In our SmartNIC project we've been using Apache Arrow to represent and process in-transit data that flows between different jobs in a workflow. One of the advantages of using Arrow is that it includes a sophisticated compute engine named Acero that allows you to execute queries on tabular data. Previously we've written some basic queries in C++ to have Acero split entries in a table based on a field. Lately we've been using Acero to execute queries that a user might create at runtime (via tools like DuckDB or Ibis that can generate Substrait query plans). Jianshen and I wrote some client/server code for Faodel that allows a client to transmit a serialized substrait plan to an endpoint, deserialize the requested objects into Arrow tables, apply the plan to the data, and send the serialized results back to the client. This conduit gives us a handy way to query a remote SmartNIC and inspect its in-transit data.

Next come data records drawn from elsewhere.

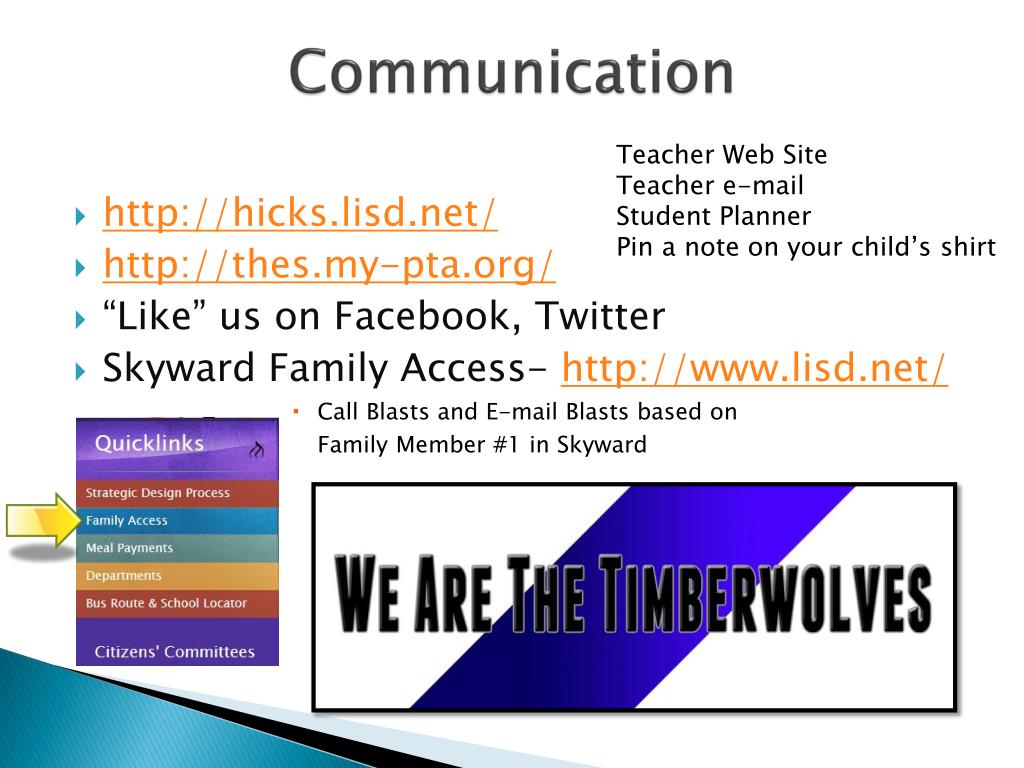 Communication

Teacher Web Site
Teacher e-mail
Student Planner
Pin a note on your child's shirt

http://hicks.lisd.net/
http://thes.my-pta.org/
"Like" us on Facebook, Twitter
Skyward Family Access- http://www.lisd.net/

Call Blasts and E-mail Blasts based on Family Member #1 in Skyward

Quicklinks
Strategic Design Process
Family Access
Meal Payments
Departments
Bus Route & School Locator
Citizens' Committees

WE ARE THE TIMBERWOLVES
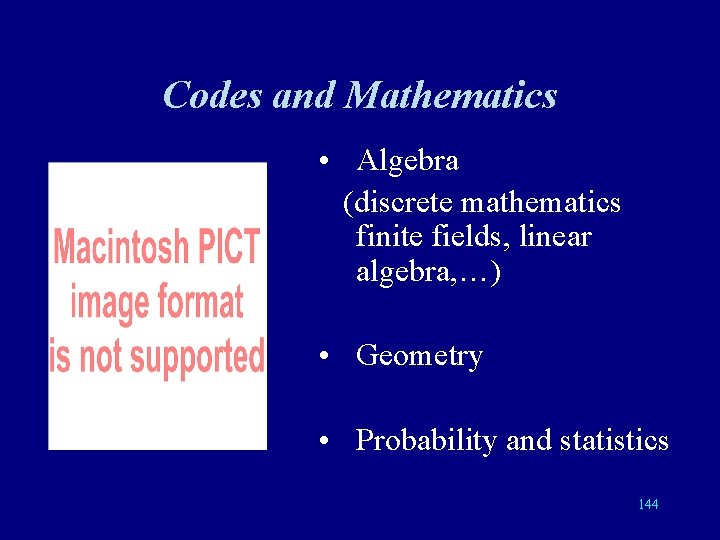 Codes and Mathematics

Macintosh PICT image format is not supported

• Algebra
(discrete mathematics finite fields, linear algebra,…)

• Geometry

• Probability and statistics

144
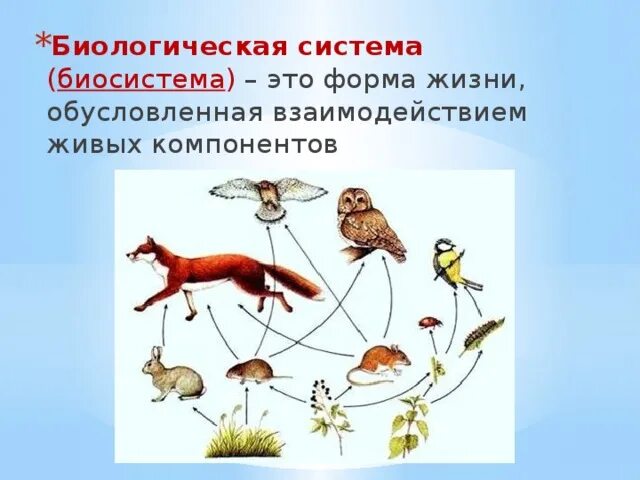 *Биологическая система (биосистема) – это форма жизни, обусловленная взаимодействием живых компонентов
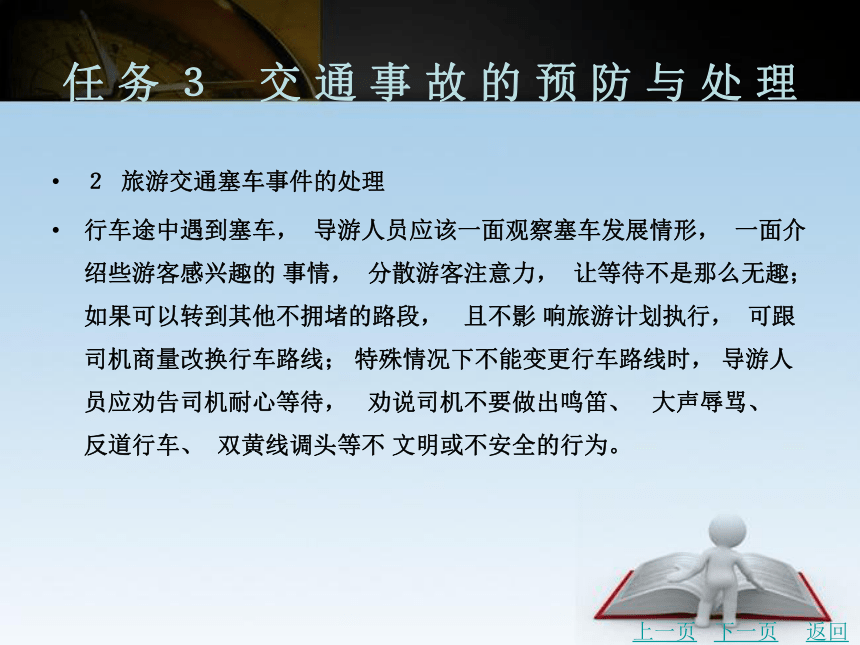 任务 3　交通事故的预防与处理

• 2 旅游交通塞车事件的处理

• 行车途中遇到塞车， 导游人员应该一面观察塞车发展情形， 一面介绍些游客感兴趣的 事情， 分散游客注意力， 让等待不是那么无趣；如果可以转到其他不拥堵的路段， 且不影 响旅游计划执行， 可跟司机商量改换行车路线； 特殊情况下不能变更行车路线时， 导游人员应劝告司机耐心等待， 劝说司机不要做出鸣笛、 大声辱骂、 反道行车、 双黄线调头等不 文明或不安全的行为。

上一页 下一页 返回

For this paper (and his dissertation), Jianshen focused on making a decision engine that could quickly estimate whether it would be faster to execute the query at the SmartNIC or simply return the raw data and defer execution to the client. He measured overheads for executing queries and transmitting data, and then used machine learning techniques to make predictions about how long a query would take and how much data it would return. He used Apache DataSketches to rapidly characterize the in-transit data the SmartNIC held. At runtime the decision engine parsed the query syntax and applied probabilities to each clause to estimate how selective a query would ultimately be.


Abstract

High-performance computing (HPC) systems researchers have proposed using current, programmable network interface cards (or SmartNICs) to offload data management services that would otherwise consume host processor cycles in a platform. While this work has successfully mapped data pipelines to a collection of SmartNICs, users require a flexible means of inspecting in-transit data to assess the live state of the system. In this paper, we explore SmartNIC-driven opportunistic query execution, i.e., enabling the SmartNIC to make a decision about whether to execute a query operation locally (i.e., "offload") or defer execution to the client (i.e., "push-back"). Characterizations of different parts of the end-to-end query path allow the decision engine to make complexity predictions that would not be feasible by the client alone.

Publication

  • HPEC Paper Jianshen Liu, Carlos Maltzahn, and Craig Ulmer, "Opportunistic Query Execution on SmartNICs for Analyzing In-Transit Data" in IEEE High Performance Extreme Computing, September 2023.